### The input

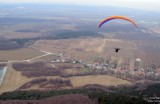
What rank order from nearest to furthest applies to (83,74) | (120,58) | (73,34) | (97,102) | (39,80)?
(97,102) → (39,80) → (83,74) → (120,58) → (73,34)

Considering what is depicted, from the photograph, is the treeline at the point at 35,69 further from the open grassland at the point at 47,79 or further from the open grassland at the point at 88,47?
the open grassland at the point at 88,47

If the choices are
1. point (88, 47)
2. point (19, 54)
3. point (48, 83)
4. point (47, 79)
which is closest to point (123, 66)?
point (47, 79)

######
### The input

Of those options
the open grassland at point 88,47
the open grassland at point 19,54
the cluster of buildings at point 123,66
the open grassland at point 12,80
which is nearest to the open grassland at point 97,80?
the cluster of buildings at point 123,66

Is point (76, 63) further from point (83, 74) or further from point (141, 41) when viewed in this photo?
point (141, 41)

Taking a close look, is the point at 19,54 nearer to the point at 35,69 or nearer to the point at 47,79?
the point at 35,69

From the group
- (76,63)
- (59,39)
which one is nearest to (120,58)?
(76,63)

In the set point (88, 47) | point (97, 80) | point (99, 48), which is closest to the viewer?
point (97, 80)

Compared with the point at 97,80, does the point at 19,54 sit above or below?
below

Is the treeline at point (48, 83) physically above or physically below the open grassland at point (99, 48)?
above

######

Goal: Return each line from the rows above that contains the word "which". Case matters, so only lines that match its capitalization count.

Result of the task:
which is closest to point (123, 66)?
which is nearest to the open grassland at point 97,80?
which one is nearest to (120,58)?
In the set point (88, 47) | point (97, 80) | point (99, 48), which is closest to the viewer?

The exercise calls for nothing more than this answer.